++++ EXERCISE INPUT ++++

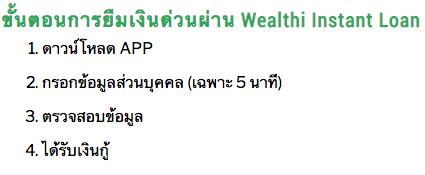 ขั้นตอนการยืมเงินด่วนผ่าน app Wealthi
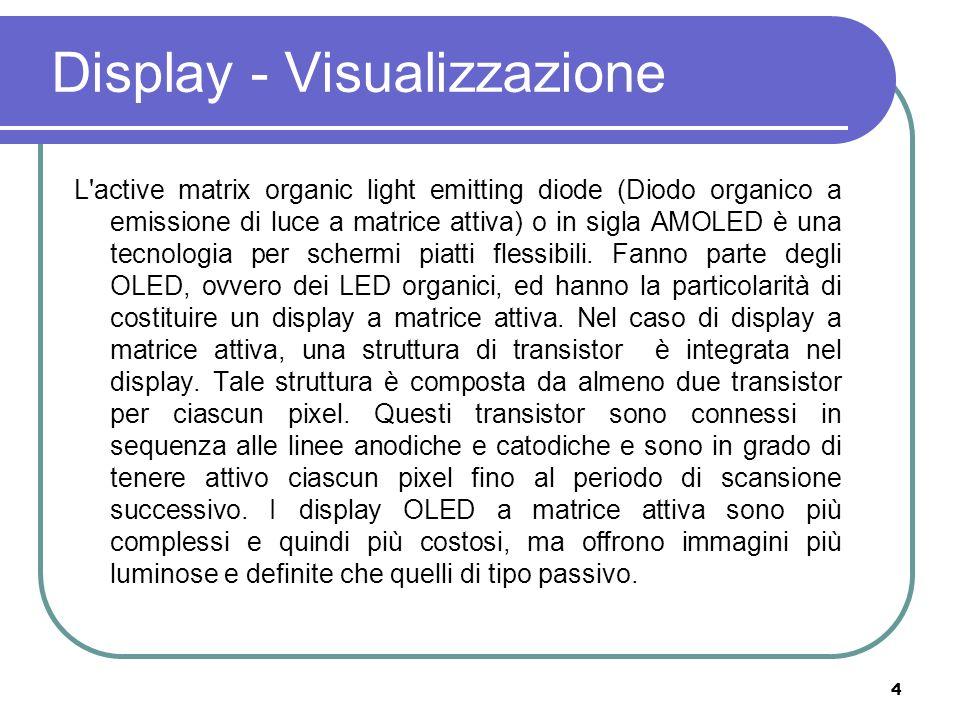 4 Display - Visualizzazione L'active matrix organic light emitting diode (Diodo organico a emissione di luce a matrice attiva) o in sigla AMOLED è una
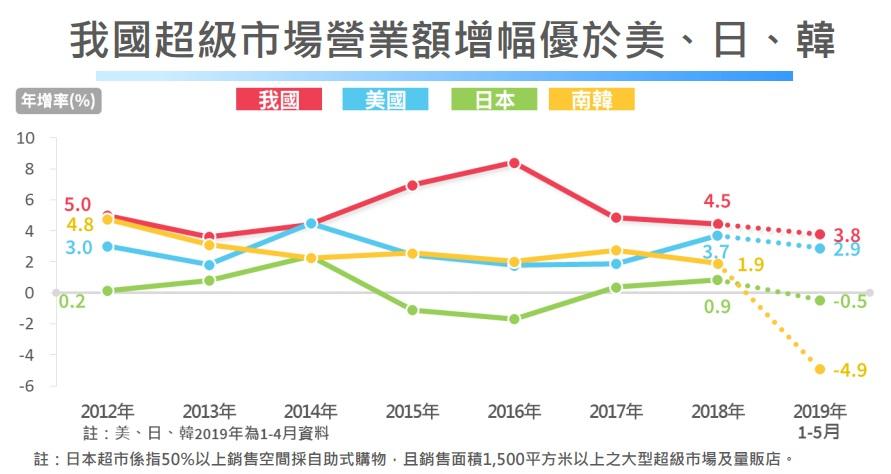 (台灣超級市場營業額增幅優於美國、日本及韓國。圖/經濟部統計處)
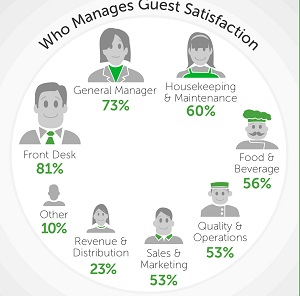 Photo of Only 29% of hotels are fully leveraging guest intelligence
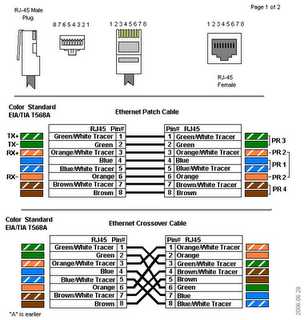 Ethernet Networking Standards on Utp Cable Ways Loading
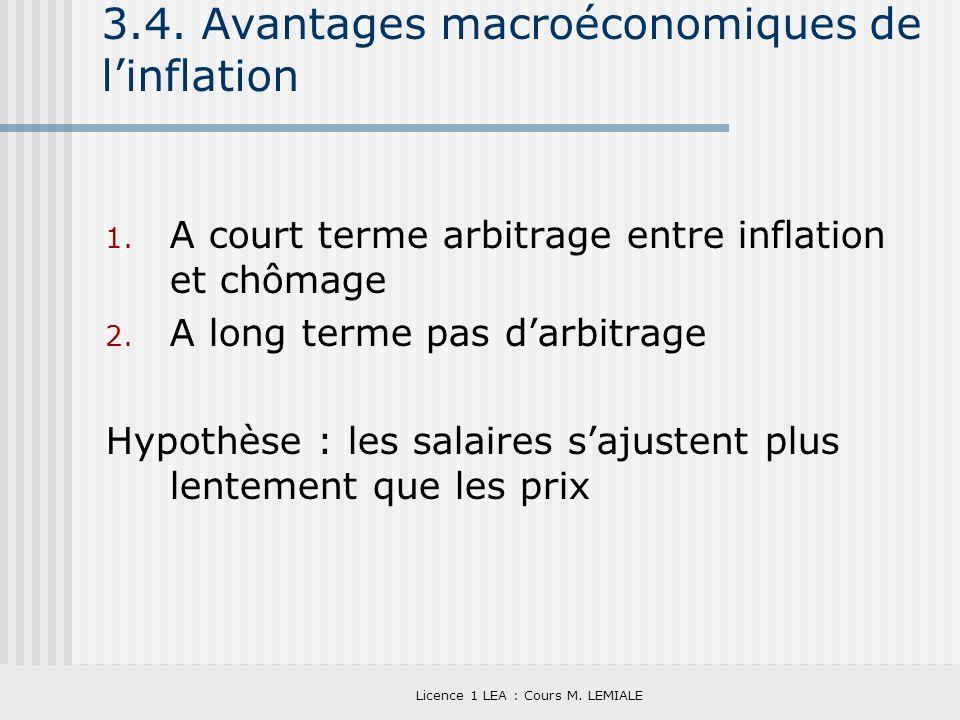 3.4. Avantages macroéconomiques de l'inflation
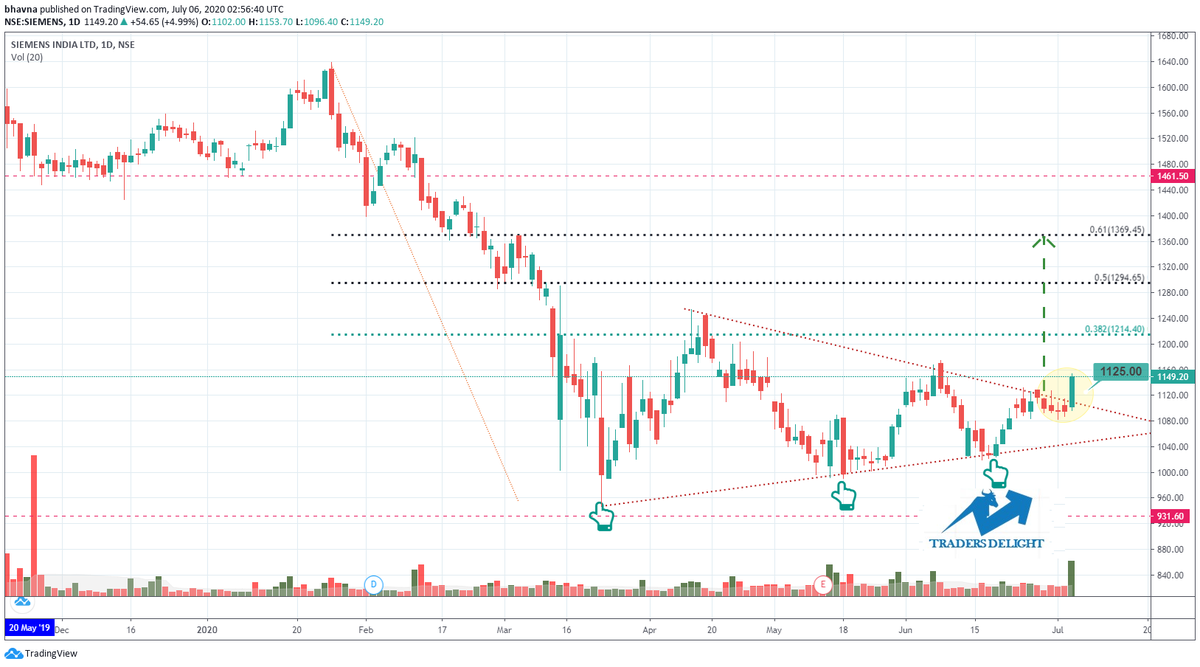 Siemens continued rebound in the near-term. #niftyfutures #Bullish #StockMarket #charts #breakout #positive #equity #bse #nse @DelightTraders @nishitajain1311 https://t.co/aMG5jT9jli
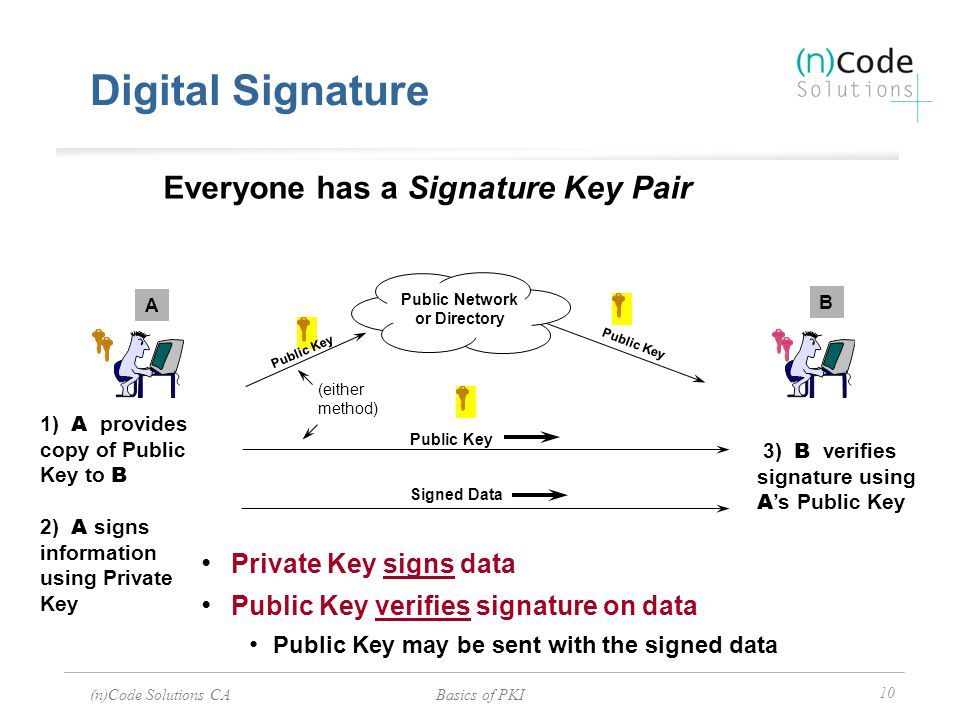 (n)Code Solutions CABasics of PKI 10 Digital Signature Everyone has a Signature Key Pair 1) A provides copy of Public Key to B 2) A signs information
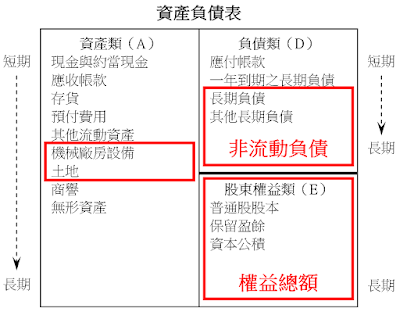 長期資金佔不動產、廠房及設備比率(長期資金佔固定資產比率)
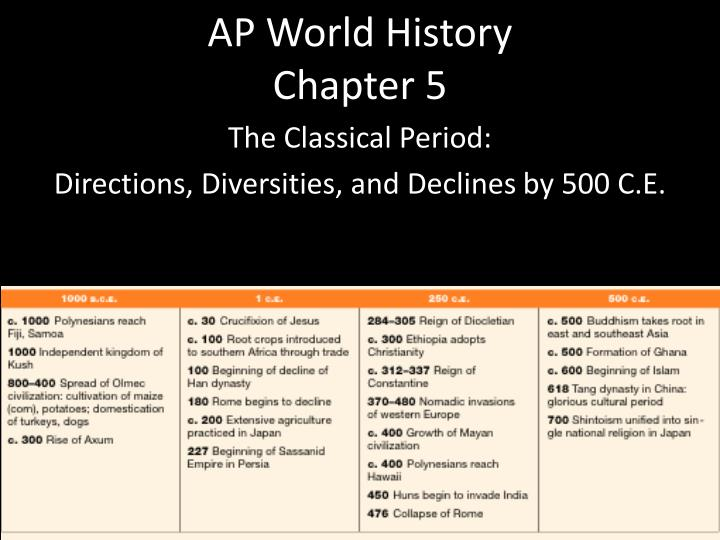 PPT - AP World History Chapter 5 PowerPoint Presentation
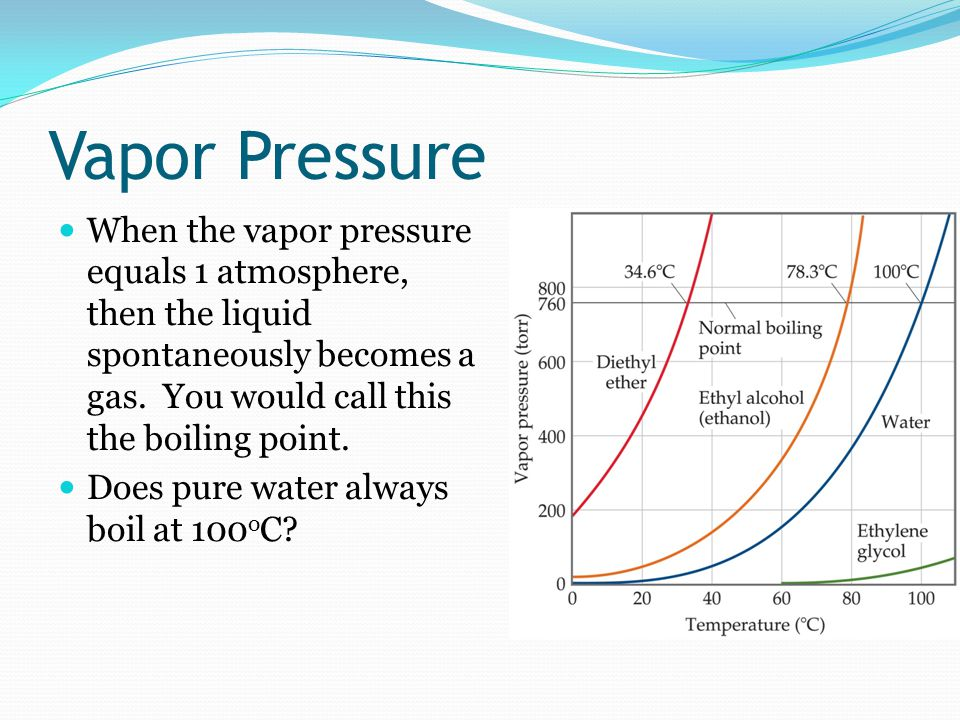Vapor Pressure When the vapor pressure equals 1 atmosphere, then the liquid spontaneously becomes a gas.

++++

● **PROBLEM DETAILS**: Repeat each record exactly as shown above, dropping all images.

● **TASK SOLUTION**:
 ขั้นตอนการยืมเงินด่วนผ่าน app Wealthi
 4 Display - Visualizzazione L'active matrix organic light emitting diode (Diodo organico a emissione di luce a matrice attiva) o in sigla AMOLED è una
 (台灣超級市場營業額增幅優於美國、日本及韓國。圖/經濟部統計處)
 Photo of Only 29% of hotels are fully leveraging guest intelligence
 Ethernet Networking Standards on Utp Cable Ways Loading
 3.4. Avantages macroéconomiques de l'inflation
 Siemens continued rebound in the near-term. #niftyfutures #Bullish #StockMarket #charts #breakout #positive #equity #bse #nse @DelightTraders @nishitajain1311 https://t.co/aMG5jT9jli
 (n)Code Solutions CABasics of PKI 10 Digital Signature Everyone has a Signature Key Pair 1) A provides copy of Public Key to B 2) A signs information
 長期資金佔不動產、廠房及設備比率(長期資金佔固定資產比率)
 PPT - AP World History Chapter 5 PowerPoint Presentation
Vapor Pressure When the vapor pressure equals 1 atmosphere, then the liquid spontaneously becomes a gas.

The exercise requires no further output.